Request: Could you lay out every line of the data below as a Markdown table with the columns Row and Line, skipping blank lines and leaving the pictures out?

[start Dataset rows]

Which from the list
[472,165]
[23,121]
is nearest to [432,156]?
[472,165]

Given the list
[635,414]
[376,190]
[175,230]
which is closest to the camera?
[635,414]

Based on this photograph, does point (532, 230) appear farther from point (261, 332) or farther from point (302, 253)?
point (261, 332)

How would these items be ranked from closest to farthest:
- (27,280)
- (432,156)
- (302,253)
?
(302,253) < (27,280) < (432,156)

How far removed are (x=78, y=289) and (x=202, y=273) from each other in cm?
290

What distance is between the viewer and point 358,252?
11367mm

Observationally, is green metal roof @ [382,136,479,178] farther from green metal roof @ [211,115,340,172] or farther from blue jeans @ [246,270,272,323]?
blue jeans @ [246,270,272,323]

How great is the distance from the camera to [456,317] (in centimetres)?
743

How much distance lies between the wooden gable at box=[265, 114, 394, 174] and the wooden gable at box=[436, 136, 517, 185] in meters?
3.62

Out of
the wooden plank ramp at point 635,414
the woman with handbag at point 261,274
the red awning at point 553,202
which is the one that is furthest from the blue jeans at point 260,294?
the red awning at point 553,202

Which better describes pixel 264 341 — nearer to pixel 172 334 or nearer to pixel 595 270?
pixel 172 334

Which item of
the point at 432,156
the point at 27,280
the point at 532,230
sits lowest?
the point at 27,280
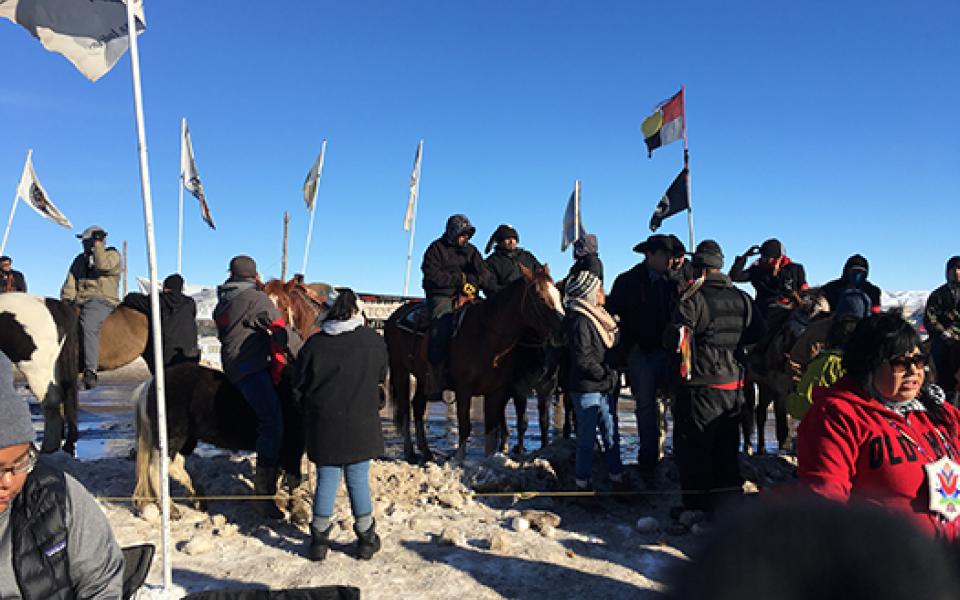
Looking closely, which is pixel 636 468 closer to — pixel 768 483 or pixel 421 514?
pixel 768 483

[end Dataset rows]

Correct result:
| Row | Line |
|---|---|
| 1 | Which from the list |
| 2 | [472,165] |
| 3 | [23,121] |
| 4 | is nearest to [432,156]? |
| 5 | [472,165] |
| 6 | Given the list |
| 7 | [635,414] |
| 8 | [376,190] |
| 9 | [175,230] |
| 10 | which is closest to the camera? |
| 11 | [635,414] |
| 12 | Based on this photograph, does point (532, 230) appear farther from point (261, 332) or farther from point (302, 253)? |
| 13 | point (261, 332) |
| 14 | How would these items be ranked from closest to farthest: |
| 15 | - (27,280) |
| 16 | - (432,156) |
| 17 | - (302,253) |
| 18 | ? |
| 19 | (302,253) < (27,280) < (432,156) |
| 20 | How far removed are (x=78, y=289) and (x=202, y=273) from each other in cm? |
| 21 | 290 |
| 22 | What distance is between the viewer and point 358,252? |
| 23 | 11367mm |
| 24 | Observationally, is green metal roof @ [382,136,479,178] farther from green metal roof @ [211,115,340,172] or farther from blue jeans @ [246,270,272,323]? |
| 25 | blue jeans @ [246,270,272,323] |
| 26 | How great is the distance from the camera to [456,317] (in centimetres)? |
| 27 | 743 |
| 28 | How much distance lies between the wooden gable at box=[265, 114, 394, 174] and the wooden gable at box=[436, 136, 517, 185] in meters? |
| 29 | 3.62 |
| 30 | Out of |
| 31 | the wooden plank ramp at point 635,414 |
| 32 | the woman with handbag at point 261,274 |
| 33 | the red awning at point 553,202 |
| 34 | which is the one that is furthest from the blue jeans at point 260,294? |
| 35 | the red awning at point 553,202 |
| 36 | Which better describes pixel 264 341 — nearer to pixel 172 334 or nearer to pixel 595 270? |
| 37 | pixel 172 334 |
| 38 | Which item of |
| 39 | the point at 432,156 |
| 40 | the point at 27,280 |
| 41 | the point at 532,230 |
| 42 | sits lowest? |
| 43 | the point at 27,280 |
| 44 | Looking closely, which is pixel 636 468 closer to — pixel 768 483 or pixel 421 514? |
| 45 | pixel 768 483 |